* [Exercise task]: In the records below, count how many lines contain the string "nearest", with case counting. Reply with the number alone.

Records of scene-based questions:
╔══
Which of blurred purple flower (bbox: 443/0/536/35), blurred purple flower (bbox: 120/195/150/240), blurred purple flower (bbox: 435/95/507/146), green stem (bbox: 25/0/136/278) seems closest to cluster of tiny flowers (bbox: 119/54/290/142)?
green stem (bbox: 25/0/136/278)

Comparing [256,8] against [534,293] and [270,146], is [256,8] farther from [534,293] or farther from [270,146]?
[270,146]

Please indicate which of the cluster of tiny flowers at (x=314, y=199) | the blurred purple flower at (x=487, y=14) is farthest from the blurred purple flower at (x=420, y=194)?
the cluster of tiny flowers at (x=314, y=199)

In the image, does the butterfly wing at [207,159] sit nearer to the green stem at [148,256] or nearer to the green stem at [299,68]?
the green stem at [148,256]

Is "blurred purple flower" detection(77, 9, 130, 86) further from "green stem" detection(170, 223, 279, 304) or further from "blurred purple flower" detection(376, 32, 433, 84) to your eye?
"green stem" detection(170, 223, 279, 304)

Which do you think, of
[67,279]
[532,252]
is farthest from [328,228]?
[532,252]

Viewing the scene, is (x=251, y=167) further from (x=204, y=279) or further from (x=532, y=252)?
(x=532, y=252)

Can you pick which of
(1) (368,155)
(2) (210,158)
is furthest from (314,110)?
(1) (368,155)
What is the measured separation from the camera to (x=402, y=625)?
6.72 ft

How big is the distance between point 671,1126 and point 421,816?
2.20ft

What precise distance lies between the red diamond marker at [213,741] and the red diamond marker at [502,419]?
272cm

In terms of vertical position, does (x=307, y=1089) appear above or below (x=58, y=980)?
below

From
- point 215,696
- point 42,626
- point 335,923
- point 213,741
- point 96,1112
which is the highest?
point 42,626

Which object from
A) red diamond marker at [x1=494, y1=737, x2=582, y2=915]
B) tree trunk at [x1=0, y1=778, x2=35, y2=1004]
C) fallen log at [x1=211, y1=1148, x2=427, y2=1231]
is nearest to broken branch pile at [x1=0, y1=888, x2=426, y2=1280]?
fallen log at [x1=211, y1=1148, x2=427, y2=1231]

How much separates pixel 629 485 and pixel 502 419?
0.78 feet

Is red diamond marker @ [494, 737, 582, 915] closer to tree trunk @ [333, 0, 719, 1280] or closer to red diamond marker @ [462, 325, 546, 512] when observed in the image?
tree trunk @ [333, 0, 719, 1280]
╚══
╔══
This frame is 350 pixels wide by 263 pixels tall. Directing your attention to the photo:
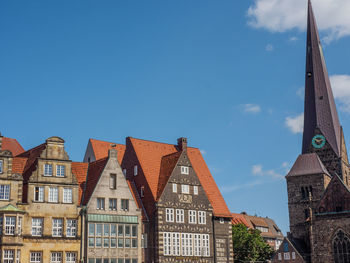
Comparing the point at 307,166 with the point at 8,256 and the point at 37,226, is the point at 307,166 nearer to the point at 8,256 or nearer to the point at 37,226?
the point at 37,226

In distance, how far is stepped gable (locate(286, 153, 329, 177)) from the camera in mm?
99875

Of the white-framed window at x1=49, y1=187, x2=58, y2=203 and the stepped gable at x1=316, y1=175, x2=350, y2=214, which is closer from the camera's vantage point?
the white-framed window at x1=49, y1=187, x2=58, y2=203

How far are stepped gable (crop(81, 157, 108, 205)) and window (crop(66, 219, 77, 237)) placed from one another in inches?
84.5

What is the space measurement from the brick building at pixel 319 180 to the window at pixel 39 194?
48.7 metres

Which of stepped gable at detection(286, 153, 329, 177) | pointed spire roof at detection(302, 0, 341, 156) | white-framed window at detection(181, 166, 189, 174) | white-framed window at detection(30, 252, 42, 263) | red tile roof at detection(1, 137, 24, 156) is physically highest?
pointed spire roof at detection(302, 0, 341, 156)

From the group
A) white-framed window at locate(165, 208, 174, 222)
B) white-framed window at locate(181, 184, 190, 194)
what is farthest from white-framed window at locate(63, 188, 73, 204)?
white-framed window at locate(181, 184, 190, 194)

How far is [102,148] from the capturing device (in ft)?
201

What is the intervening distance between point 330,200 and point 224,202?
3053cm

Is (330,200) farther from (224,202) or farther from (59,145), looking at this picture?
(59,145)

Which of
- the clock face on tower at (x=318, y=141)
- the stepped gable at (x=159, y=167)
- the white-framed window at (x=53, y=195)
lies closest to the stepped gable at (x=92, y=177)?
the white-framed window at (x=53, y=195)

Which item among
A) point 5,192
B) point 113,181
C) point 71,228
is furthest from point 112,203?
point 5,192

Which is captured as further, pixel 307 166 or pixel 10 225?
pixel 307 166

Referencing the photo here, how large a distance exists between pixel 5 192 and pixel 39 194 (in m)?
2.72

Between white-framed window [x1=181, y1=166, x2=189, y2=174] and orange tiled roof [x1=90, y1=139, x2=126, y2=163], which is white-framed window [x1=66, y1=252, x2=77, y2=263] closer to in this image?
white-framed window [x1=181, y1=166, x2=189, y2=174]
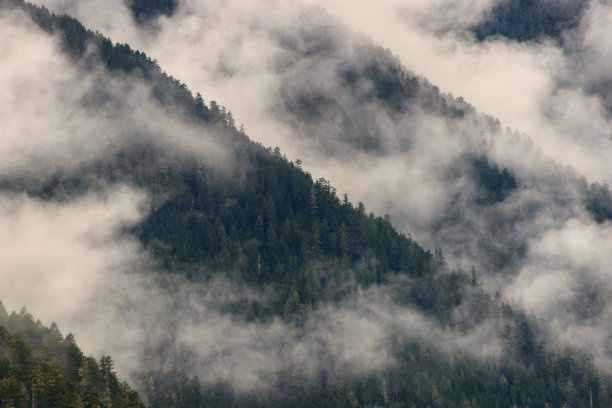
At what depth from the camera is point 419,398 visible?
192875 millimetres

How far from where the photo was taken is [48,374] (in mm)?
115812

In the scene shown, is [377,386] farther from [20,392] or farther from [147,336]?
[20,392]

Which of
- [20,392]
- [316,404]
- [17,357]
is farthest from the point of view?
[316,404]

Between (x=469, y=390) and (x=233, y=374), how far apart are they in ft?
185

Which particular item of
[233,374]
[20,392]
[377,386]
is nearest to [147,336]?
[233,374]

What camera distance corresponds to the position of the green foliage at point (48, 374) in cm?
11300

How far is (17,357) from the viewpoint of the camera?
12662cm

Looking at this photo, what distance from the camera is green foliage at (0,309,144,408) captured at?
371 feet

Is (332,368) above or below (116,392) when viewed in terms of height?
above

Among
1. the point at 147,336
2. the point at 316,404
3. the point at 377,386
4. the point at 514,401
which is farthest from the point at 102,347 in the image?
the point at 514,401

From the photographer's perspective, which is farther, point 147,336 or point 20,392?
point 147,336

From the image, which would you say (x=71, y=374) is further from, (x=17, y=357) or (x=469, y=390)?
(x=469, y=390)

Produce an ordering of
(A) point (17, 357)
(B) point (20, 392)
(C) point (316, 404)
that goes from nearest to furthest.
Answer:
╚══
* [Exercise output]: 3